* TEXT TO READ *
____________________
Books

Gateway to Promise: Canada’s First Japanese Community

Ann-Lee and Gordon Switzer

Gateway to Promise

Canada’s first Japanese community grew up in Victoria, the first Pacific port of call for Canada before Vancouver was even the name of a place. Here for the first time, the history of Victoria’s Japanese community is recounted, beginning in the mid-1880s. In the early days, Victoria, British Columbia was the “Gateway to Promise” for Japanese immigrants.

Website: http://www.tijeanpress.ca/
ISBN: 978-1-896627-21-2


Images of Internment

Dr. Henry Shimizu

Images of Internment

In 1999, 12 friends met for dinner at my sister Grace Sakamoto’s home in Toronto. After dinner we had a frank discussion about our experiences in the New Denver Internment Camp, during 1942-1946.The consensus was a bitter/sweet episode in our lives , but with a major influence on our future career and live style. Following this meeting, I painted 27 oil paintings about my impressions of the life style of teenagers in the Internment Camp in New Denver , 1942-1946. The paintings were completed in 2002. An Opening exhibit of the paintings with explanatory panels was held at the Edmonton Japanese Canadian Cultural Centre on March 23, 2002 – exactly 60 years from the day we left Prince Rupert to begin our internment. In the summer of 2008, this book was created, using the paintings with stories and to complete the story, a prologue and an epilogue.
____________________
* DATA SECTION *
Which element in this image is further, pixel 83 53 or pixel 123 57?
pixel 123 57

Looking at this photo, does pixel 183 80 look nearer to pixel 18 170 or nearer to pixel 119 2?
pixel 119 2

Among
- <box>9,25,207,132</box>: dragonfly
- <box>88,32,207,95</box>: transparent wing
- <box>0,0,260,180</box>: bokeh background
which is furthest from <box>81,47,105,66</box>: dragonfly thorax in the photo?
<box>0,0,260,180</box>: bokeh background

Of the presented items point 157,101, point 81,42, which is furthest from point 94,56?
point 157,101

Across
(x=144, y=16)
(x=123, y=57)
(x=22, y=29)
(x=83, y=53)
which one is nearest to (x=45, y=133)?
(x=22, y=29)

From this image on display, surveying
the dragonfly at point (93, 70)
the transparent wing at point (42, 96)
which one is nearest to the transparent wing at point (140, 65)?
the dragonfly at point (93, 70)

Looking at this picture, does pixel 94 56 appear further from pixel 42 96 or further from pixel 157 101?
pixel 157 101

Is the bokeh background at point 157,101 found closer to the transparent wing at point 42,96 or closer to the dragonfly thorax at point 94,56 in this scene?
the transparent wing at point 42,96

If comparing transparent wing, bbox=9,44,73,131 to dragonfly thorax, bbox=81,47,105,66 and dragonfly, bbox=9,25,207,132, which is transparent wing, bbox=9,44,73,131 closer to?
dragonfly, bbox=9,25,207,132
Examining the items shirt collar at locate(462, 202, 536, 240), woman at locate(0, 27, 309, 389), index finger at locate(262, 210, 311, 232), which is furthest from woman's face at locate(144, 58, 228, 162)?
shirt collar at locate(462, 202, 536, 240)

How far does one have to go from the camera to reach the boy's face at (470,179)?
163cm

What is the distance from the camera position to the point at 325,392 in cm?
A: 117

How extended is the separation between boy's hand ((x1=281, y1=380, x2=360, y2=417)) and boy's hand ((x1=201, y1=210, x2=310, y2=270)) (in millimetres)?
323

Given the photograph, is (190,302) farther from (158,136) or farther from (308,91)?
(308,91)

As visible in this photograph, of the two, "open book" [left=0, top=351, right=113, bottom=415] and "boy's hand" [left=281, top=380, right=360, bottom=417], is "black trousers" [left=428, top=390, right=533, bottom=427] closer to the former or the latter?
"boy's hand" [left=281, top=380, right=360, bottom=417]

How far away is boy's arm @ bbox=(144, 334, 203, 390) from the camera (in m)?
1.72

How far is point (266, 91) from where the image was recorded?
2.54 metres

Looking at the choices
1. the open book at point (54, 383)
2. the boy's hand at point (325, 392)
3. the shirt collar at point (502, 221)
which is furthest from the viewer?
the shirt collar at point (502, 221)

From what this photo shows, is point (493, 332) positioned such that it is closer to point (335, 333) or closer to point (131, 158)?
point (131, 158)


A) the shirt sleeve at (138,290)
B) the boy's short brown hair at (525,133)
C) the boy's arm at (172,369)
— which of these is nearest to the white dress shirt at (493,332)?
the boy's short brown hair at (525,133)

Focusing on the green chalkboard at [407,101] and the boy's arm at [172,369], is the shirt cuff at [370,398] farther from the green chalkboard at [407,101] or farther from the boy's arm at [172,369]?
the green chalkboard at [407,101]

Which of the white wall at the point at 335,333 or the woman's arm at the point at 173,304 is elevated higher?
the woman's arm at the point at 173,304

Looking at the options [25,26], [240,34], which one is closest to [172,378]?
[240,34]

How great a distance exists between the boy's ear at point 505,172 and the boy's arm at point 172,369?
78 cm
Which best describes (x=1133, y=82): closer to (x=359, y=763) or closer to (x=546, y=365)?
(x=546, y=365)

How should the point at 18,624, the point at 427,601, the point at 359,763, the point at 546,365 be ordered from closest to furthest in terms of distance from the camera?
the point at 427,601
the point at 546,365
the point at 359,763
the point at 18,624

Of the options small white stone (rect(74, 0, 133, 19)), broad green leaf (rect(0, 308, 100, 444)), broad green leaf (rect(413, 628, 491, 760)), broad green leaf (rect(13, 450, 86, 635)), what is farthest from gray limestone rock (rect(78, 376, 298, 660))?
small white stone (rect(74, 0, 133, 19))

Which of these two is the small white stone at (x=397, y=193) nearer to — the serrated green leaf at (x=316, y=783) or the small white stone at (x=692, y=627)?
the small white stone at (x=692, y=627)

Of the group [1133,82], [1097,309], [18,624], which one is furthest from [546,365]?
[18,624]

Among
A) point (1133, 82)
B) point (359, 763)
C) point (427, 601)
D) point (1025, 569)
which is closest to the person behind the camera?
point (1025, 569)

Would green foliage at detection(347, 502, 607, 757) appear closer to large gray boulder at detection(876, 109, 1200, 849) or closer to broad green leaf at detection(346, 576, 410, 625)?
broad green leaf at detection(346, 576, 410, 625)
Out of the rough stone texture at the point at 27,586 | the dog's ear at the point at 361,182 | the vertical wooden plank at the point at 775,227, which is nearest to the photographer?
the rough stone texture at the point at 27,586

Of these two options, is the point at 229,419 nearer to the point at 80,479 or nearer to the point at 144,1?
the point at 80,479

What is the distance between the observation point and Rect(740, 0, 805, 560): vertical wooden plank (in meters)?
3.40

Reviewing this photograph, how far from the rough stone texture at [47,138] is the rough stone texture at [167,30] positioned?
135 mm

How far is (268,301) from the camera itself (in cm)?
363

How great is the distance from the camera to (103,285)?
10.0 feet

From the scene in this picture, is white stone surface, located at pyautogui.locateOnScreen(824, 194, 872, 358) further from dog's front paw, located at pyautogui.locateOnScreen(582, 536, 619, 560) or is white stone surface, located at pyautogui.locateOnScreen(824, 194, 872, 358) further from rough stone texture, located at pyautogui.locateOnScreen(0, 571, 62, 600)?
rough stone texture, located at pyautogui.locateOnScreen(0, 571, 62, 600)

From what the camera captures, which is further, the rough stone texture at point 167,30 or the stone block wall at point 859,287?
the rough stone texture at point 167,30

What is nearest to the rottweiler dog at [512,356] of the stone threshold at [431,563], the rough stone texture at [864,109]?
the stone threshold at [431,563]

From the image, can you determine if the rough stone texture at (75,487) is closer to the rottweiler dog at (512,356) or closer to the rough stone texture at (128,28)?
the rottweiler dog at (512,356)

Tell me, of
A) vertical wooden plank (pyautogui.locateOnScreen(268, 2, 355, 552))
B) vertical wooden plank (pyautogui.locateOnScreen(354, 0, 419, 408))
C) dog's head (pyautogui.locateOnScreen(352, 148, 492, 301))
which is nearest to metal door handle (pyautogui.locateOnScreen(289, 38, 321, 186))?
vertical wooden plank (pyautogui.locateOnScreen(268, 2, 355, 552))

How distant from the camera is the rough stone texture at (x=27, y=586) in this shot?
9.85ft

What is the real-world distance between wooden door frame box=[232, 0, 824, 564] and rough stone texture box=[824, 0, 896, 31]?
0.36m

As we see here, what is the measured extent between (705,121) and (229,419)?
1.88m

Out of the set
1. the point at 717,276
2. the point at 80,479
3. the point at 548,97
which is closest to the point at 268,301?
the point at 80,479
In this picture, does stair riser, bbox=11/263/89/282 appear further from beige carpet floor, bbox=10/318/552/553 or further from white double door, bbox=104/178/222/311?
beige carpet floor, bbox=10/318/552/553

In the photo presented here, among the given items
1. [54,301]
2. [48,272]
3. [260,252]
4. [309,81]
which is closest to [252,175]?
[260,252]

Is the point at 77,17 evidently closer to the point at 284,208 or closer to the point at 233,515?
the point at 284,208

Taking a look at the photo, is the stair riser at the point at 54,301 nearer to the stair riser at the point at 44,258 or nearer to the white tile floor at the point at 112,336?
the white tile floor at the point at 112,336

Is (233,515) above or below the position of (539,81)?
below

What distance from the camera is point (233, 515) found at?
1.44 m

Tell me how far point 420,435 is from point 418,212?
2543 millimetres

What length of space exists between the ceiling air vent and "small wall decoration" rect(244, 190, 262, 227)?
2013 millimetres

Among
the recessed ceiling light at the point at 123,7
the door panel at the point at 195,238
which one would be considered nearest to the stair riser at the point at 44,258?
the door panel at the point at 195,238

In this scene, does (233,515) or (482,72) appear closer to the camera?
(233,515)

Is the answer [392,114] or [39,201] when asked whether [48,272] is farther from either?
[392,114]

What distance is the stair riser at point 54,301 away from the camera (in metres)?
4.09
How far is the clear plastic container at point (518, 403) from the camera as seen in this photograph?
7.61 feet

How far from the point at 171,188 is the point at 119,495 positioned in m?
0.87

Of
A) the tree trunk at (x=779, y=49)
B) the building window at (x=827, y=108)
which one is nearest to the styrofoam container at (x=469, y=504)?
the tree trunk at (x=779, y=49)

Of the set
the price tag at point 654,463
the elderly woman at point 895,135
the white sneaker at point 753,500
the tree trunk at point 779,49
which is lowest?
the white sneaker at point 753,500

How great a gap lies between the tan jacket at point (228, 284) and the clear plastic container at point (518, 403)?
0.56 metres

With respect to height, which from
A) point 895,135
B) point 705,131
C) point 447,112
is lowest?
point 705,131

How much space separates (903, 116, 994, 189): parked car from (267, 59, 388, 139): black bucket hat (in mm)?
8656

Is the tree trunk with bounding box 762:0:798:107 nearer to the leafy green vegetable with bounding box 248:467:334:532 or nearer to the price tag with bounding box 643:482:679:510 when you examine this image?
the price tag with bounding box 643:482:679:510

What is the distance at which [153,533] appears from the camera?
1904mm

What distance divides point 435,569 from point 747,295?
____________________
* WHAT YOU NEED TO DO *
A - From the book listings, return the passage that begins at the words containing "Dr. Henry Shimizu" and stops after "and an epilogue.".
B - Answer these questions from the book listings:
(i) In which city did Canada's first Japanese community grow up?
(ii) How many oil paintings did Dr. Henry Shimizu paint about teenage life in the New Denver camp?
(iii) Where was the opening exhibit of those paintings held?

* EXERCISE RESPONSES *
A -
Dr. Henry Shimizu

Images of Internment

In 1999, 12 friends met for dinner at my sister Grace Sakamoto’s home in Toronto. After dinner we had a frank discussion about our experiences in the New Denver Internment Camp, during 1942-1946.The consensus was a bitter/sweet episode in our lives , but with a major influence on our future career and live style. Following this meeting, I painted 27 oil paintings about my impressions of the life style of teenagers in the Internment Camp in New Denver , 1942-1946. The paintings were completed in 2002. An Opening exhibit of the paintings with explanatory panels was held at the Edmonton Japanese Canadian Cultural Centre on March 23, 2002 – exactly 60 years from the day we left Prince Rupert to begin our internment. In the summer of 2008, this book was created, using the paintings with stories and to complete the story, a prologue and an epilogue.

B -
(i) Victoria, British Columbia
(ii) 27
(iii) At the Edmonton Japanese Canadian Cultural Centre